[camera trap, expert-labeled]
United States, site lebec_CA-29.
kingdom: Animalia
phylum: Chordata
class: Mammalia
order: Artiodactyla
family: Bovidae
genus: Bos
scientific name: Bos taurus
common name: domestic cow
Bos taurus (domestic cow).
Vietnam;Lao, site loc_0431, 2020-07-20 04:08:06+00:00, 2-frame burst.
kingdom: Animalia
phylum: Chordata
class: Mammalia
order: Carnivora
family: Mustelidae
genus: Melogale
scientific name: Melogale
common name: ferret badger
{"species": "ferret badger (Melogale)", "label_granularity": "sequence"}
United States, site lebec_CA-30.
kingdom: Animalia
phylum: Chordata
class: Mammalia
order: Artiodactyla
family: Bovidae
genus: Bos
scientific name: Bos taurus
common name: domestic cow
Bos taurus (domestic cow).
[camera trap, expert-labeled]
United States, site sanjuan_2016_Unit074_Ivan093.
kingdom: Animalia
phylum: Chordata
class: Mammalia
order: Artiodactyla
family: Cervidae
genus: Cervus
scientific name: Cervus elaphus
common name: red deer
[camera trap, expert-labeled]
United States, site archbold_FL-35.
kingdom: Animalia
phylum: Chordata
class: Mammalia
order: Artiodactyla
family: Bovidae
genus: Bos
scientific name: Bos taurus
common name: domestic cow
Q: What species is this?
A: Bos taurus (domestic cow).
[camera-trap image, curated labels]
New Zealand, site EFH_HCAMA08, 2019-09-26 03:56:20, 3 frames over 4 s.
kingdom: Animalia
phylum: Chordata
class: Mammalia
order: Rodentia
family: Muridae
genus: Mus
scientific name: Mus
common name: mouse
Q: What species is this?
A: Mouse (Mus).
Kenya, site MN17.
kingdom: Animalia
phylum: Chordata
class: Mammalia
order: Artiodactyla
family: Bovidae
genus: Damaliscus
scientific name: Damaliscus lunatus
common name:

--*--

In the material above, find the lines that contain "genus" and show them.

EXERCISE SOLUTION:
genus: Bos
genus: Melogale
genus: Bos
genus: Cervus
genus: Bos
genus: Mus
genus: Damaliscus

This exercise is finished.